Nobel Peace Prize-winning freedom fighter Aung San Suu Kyi has encouraged the Australian government to look beyond bolstering relations with “whoever happens to be in power at the moment” in countries including her native Myanmar (Burma).
“After all, aren’t Australians supposed to be rather inclined to take risks?” Ms Suu Kyi said during her first visit to Australia, in which she also held talks with Prime Minister Tony Abbott on human rights, aid and democracy.
Mr Abbott told reporters after meeting Ms Suu Kyi in Canberra on Thursday she was an “icon of democracy”.
“She has suffered for her country, she has suffered for her belief in democratic freedoms,” he said at a joint media conference.
“It’s certainly good to have you here as now someone who is able to travel and to be in your parliament.”
Earlier on Thursday Ms Suu Kyi was in Sydney where she called on foreign governments to take a long-term view of her country as it worked to shed the vestiges of a brutal military regime.
While she understood the impulse for governments was to try to bolster relations with entrenched power, the smart money was on her pro-democracy party.
“I think many governments, not just the Australian government, generally like to get on with whoever happens to be in power at the moment,” she told an audience at the Lowy Institute.
“But as I said, it’s better to look to the long run.”
Ms Suu Kyi urged foreign investors to consider the good of her country, which has recently allowed elections.
“I know that when business invest they invest because they expect to make a profit,” she said.
“(But) you cannot divorce economics from politics, and I would like Australians investing in Burma to promote the right kind of political policies – that our country as well as their business might prosper.”

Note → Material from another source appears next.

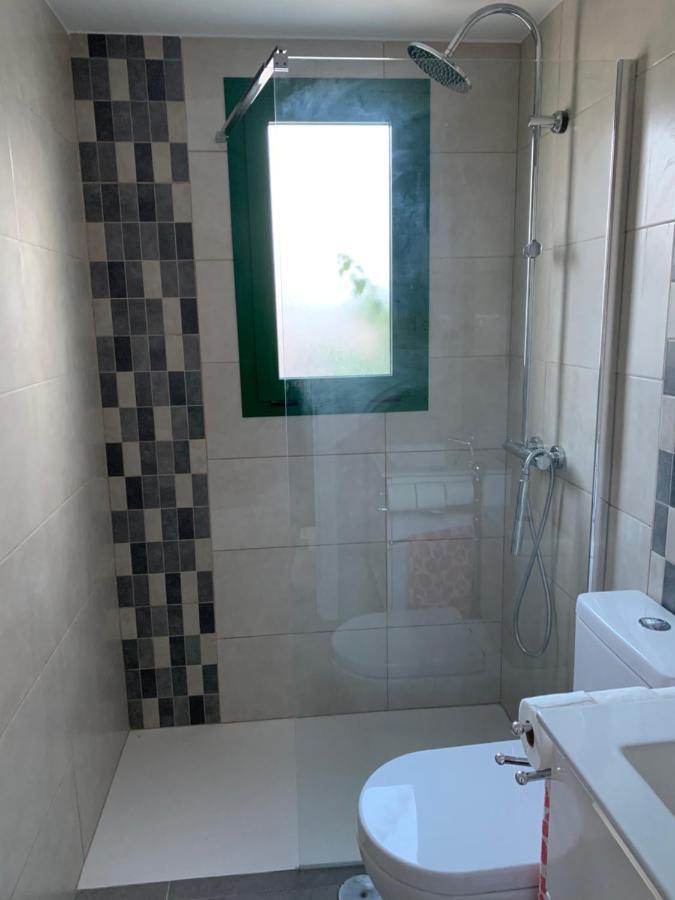 San Valentine Apartment Corralejo Exterior photo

The National League for Democracy leader was under house arrest in Myanmar for most of the period from July 1989 to November 2010 and is running for president in 2015.

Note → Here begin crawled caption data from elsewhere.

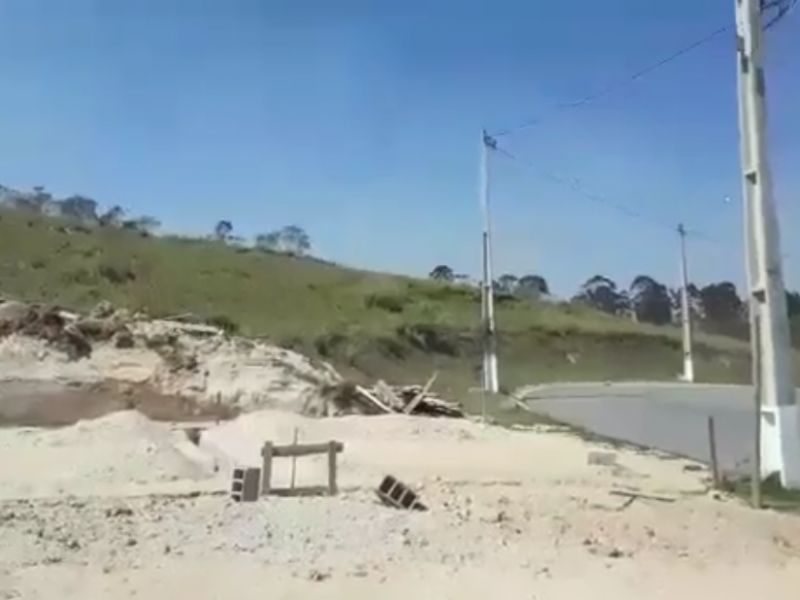 Terreno à venda Jardins com 305m² e  quartos por R$ 150.000 - 1154049409-screenshot-20200214-2016402.png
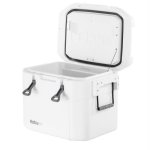 Coleman ESKY Series 55 Quart Super Cooler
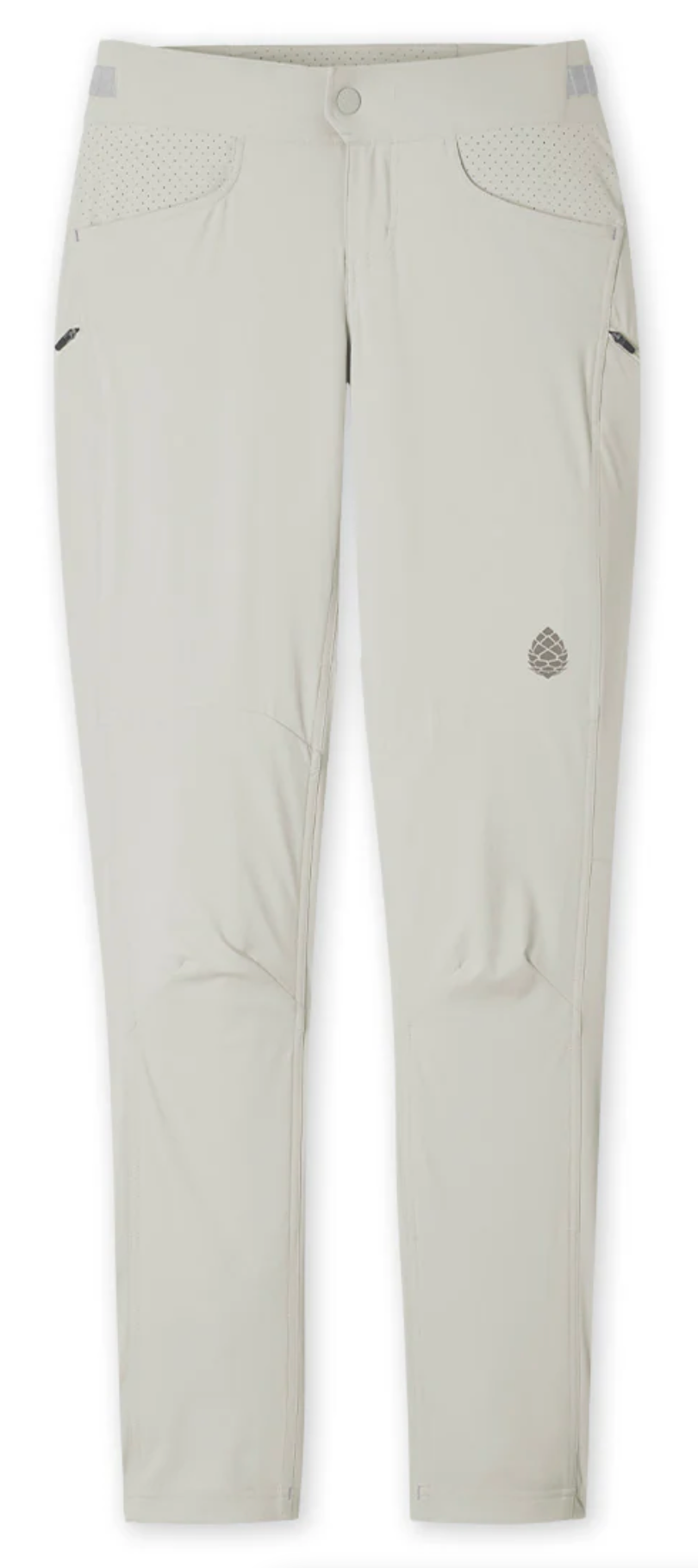 Womens OPR Pant Sediment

Ms Suu Kyi said the people of Myanmar shared Australians’ aspirations and it was important that international pressure remained to achieve constitutional change in her country.

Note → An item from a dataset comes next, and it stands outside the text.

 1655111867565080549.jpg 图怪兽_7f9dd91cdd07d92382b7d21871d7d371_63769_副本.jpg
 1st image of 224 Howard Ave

“We all want peace, we all want security, we all want freedom,” she told reporters.
“What we hope to get for democracy in Burma (Myanmar) is a healthy balance between freedom and security.”
Mr Abbott said he understood some of the “exhilarations and frustrations” of being an opposition leader, having been one for the past four years until the September election.
“Let’s hope as time goes by for you in your country the exhilarations are greater and the frustrations are lesser.”